Chimba applauded the setting up of the tourism satellite account, saying it will set a real measure of the significant contribution tourism plays in the economy while helping industry to make informed decisions on investments made.
“We trust this will also be a tool that will assist policy makers in easing barriers to travel and create funding opportunities for the sector making Zimbabwe an attractive destination through investments in existing and new facilities,” he noted.
The HAZ chief said positive measures such as 100% retention on foreign currency, domestic value-added tax exemption and extension on duty waivers were some of the measures the Treasury introduced which they appreciated.

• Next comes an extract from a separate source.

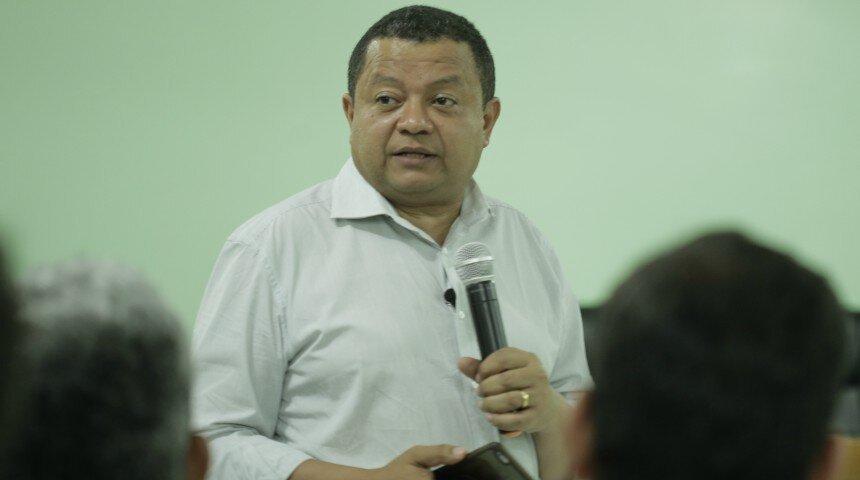 Candidato Márlon Reis em pé ao microfone, à frente de uma plateia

While business has thrived, he said the cost of business continues to haunt “us as an industry that sits at the end of the value chain with minimal control over input costs".

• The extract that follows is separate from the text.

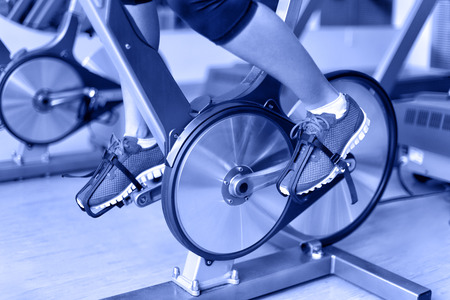 Exercise bike with spinning wheels. Woman excising biking in fitness center. closeup of pedals. Professional fitness center equipment. Stock Photo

“Our perennial challenge is the multiplicity of licensing the sector experiences which calls for a more centralized and reduced licensing regime,” he said.
As the sector deliberates and reviews its year, Chimba believes this will yield a new insight into roles for all parties in the ensuing year.
“Resetting ourselves as we emerge from the pandemic will ensure not only business success, but overall contribution to the economy and livelihoods supported by the sector,” he added.